Charlie Tatum visits Manon Bellet’s recent exhibition at Good Children Gallery, which takes inspiration from Gustav Metzger’s experiments in “auto-destructive” and “auto-creative” art.
A projector shoots two hazy rectangles onto the gallery’s white walls, each filled with grey cell-like blobs. Click. A new slide appears. The curved shapes look like something from high-school biology class, with each image having its own internal structures—mysterious groupings of small concentric circles, collections of veiny paths, and jagged chasms of blank space constitute a landscape of rippling textures.
Toxicité Radieuse, 2017, is the centerpiece of Manon Bellet’s exhibition of the same name at Good Children Gallery. The work looks back to Gustav Metzger’s experiments in “auto-destructive art,” which imagined art as the process of an object, situation, or installation’s own obliteration. (Metzger is perhaps best known for his bombastic outdoor performance in London in 1961, in which the artist sprayed hydrochloric acid on sheets of nylon that quickly began to tear and dissolve.) Bellet takes direct inspiration from Metzger’s Liquid Crystal Environment, 1965, an immersive installation created from projectors whose heat produced an array of psychedelic colors from glass slides filled with a liquid-crystal solution.
And while Bellet’s installation is not exactly novel (Toxicité Radieuse uses similar liquid crystals that grow and move over time, a process too slow to witness in person during one viewing), it’s hard to imagine Metzger caring too much. Metzger’s practice consisted of time-based interventions in public space—in his words, “a form of public art for industrialized societies”—that necessarily evolve with new creators, viewers, and contexts. Bellet reframes Metzger’s premise within our contemporary obsessions with instantaneity, obsolescence, and representation—a trifecta glaringly evident from the popularity of Snapchat’s difficult-to-monetize model of vanishing picture and video messages.
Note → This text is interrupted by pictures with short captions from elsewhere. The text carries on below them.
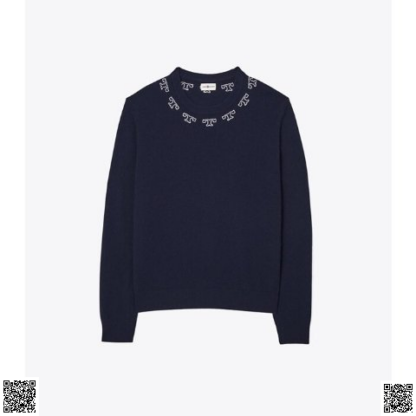 美國代購正品 Tory Burch 羊絨衫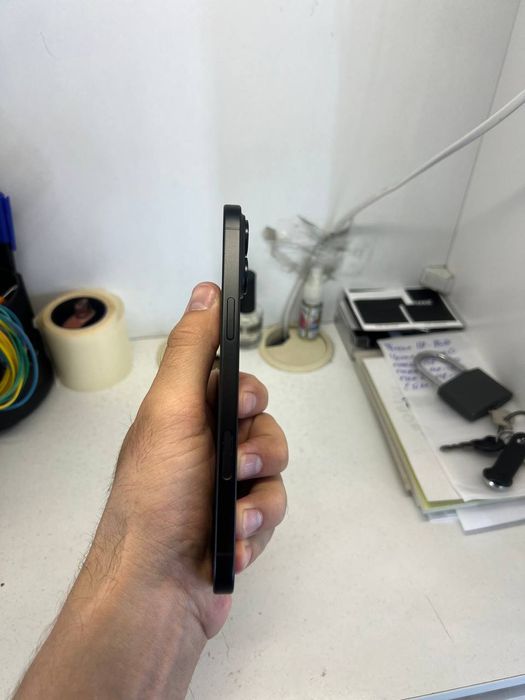 IPhone 16 plus Black оплата частинами 128gb 256gb 512gb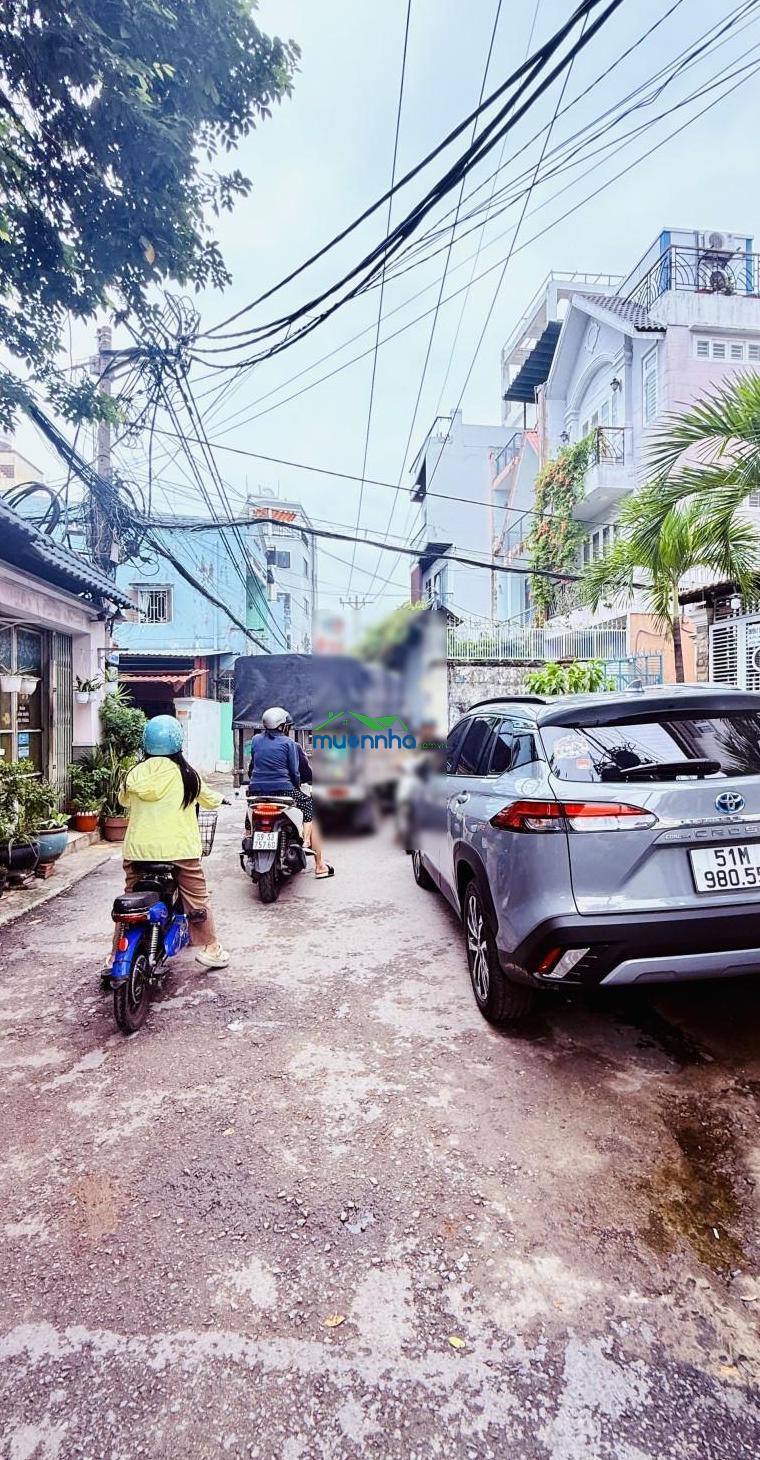 Siêu phẩm gò dầu tân quý 82m đất đẹp hẻm xe hơi 5m thông chỉ nhỉnh 8.7 tỷ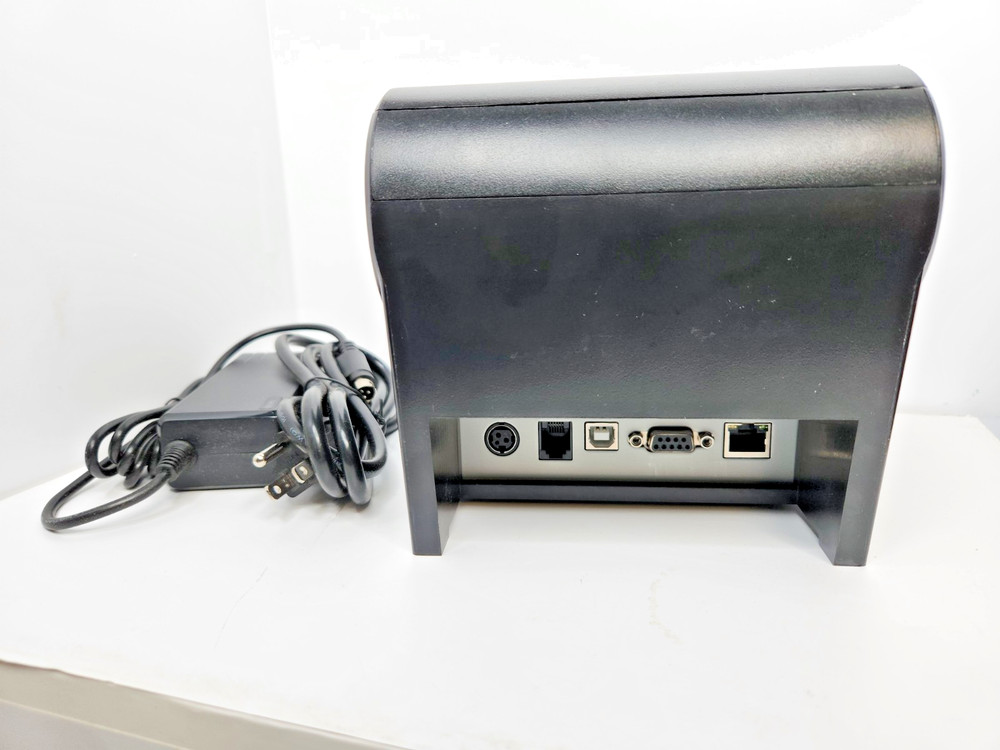 Thermal Receipt Printer With Bluetooth BAP80B-USEB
While the slides in Toxicité Radieuse do eventually rotate back on view, the crystal formations will never appear the same—and the materials are unstable and un-archival by design.
Similarly, Bellet’s Solar Dust photographs, 2015–16, which contain smearings of gold, grey, and black chemicals produced by expired Polaroid film, are sensitive to time and touch. These abstract works perform their own outmoded status: Just as the emulsion is no longer able to capture an image, the medium too is unable to keep up with the rapid-fire feedback loop of digital technology. In Bellet’s works, representation itself is only temporary, a notion that complicates our ingrained understanding of photographs and artworks as means of understanding the places, eras, and situations in which they were produced. Her practice has often embraced the fleeting; last year, Bellet organized a musical performance at the Contemporary Arts Center in which sonic vibrations caused her wall sculpture Brève braises, 2010–14, to disintegrate and fall to the floor.
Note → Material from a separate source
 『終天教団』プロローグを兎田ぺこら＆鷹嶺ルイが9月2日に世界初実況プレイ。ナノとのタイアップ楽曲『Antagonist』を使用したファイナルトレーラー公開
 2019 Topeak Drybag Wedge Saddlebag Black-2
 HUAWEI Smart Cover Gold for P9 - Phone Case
In the back room of Good Children Gallery, Bellet has set up a reading library, giving a peek into her practice and highlighting texts on Metzger, as well as the delicate “Glass Flowers” at the Harvard Museum of Natural History, which were created as tools for botany research in the late 19th and early 20th centuries. An essay by science historian Lorraine Daston—excerpted in the gallery in a display case on saw horses—describes an irreconcilable tension between the flowers’ glassy objecthood and their use as stand-ins for the species they so carefully mimic. Daston’s words form a backdrop for one final work, a green-toned projection of a single slide that encases dried specimens of endangered plant species from Louisiana. In the face of a rapidly eroding coastline, the stark outlines within Geocarbon Minimum, 2017, are a tiny monument in the face of the knowledge that this time and place will one day be gone forever, perhaps sooner than we expect.
Manon Bellet’s “Toxicité Radieuse” was on view April 8–May 7, 2017, at Good Children Gallery (4037 St. Claude Avenue) in New Orleans.